Woman At Work: Rachael Yamagata

Leigh Belz Ray on January 19, 2012

Major Label Darling Goes D.I.Y.

This time, it was supposed to be easy. After a four-year delay between Rachael Yamagata’s star-making RCA debut Happenstance and her Warner Bros. follow-up, Elephants, the plan was to go right back into the studio to start a third album. But, as fortune had it, Yamagata’s Warner deal became a casualty of label restructuring and the legal dust didn’t settle until March 2011.

When the singer/songwriter finally got the all clear to move on, the first call she made was to Happenstance producer John Alagia. “I said, ‘Do you want to make some music?” she says, six months later over a glass of Pinot Grigio in downtown Manhattan.
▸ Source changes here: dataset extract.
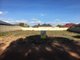 Photo - 128 (Lot 49) Daddow Court, Kadina SA 5554 - Image 1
Alagia was up for it and the two immediately began booking musicians, taking out loans for instrument rentals and coordinating travel with frequent-flyer miles. “The timeline has had a crazy velocity since then simply because there’s no one there to say no,” she says. “You just… go.”

Specifically, they went to Alagia’s Easton, Md., house – right on the Chesapeake Bay. “It was very much a camping, underdog, who-knows-what’s-going to happen experience,” she says. Team Yamagata stayed in tents and on air mattresses for just over a week of recording the debut album for the singer’s new label, Frankenfish, and listened to The Carpenters, Carly Simon and The Beach Boys in between takes. Though the ‘60s and ‘70s acts served as touchstones, Yamagata says that the music easily took its own shape. Chesapeake – with upbeat tempos the rule rather than the exception – is a bit different than its predecessors stylistically; the album’s got juice.

In July, Yamagata started a campaign on funding site PledgeMusic to help with marketing, touring and album distribution for the record. On the first day of the campaign, she raised 73 percent of her goal; she ended up surpassing it within weeks. Yamagata’s successful foray into fan financing allowed her to add to the basic arrangements and beef up touring plans.

“I’m thrilled and terrified at the same time about releasing independently,” she says. “As long as I can keep moving, like a little shark – like a Frankenfish.” The singer chose to name her label after the predatory land-and-water dwelling northern snakehead, which inhabits the Chesapeake for a reason. “You don’t know what it’s capable of,” she says with a sly smile. “I liked the idea of that.”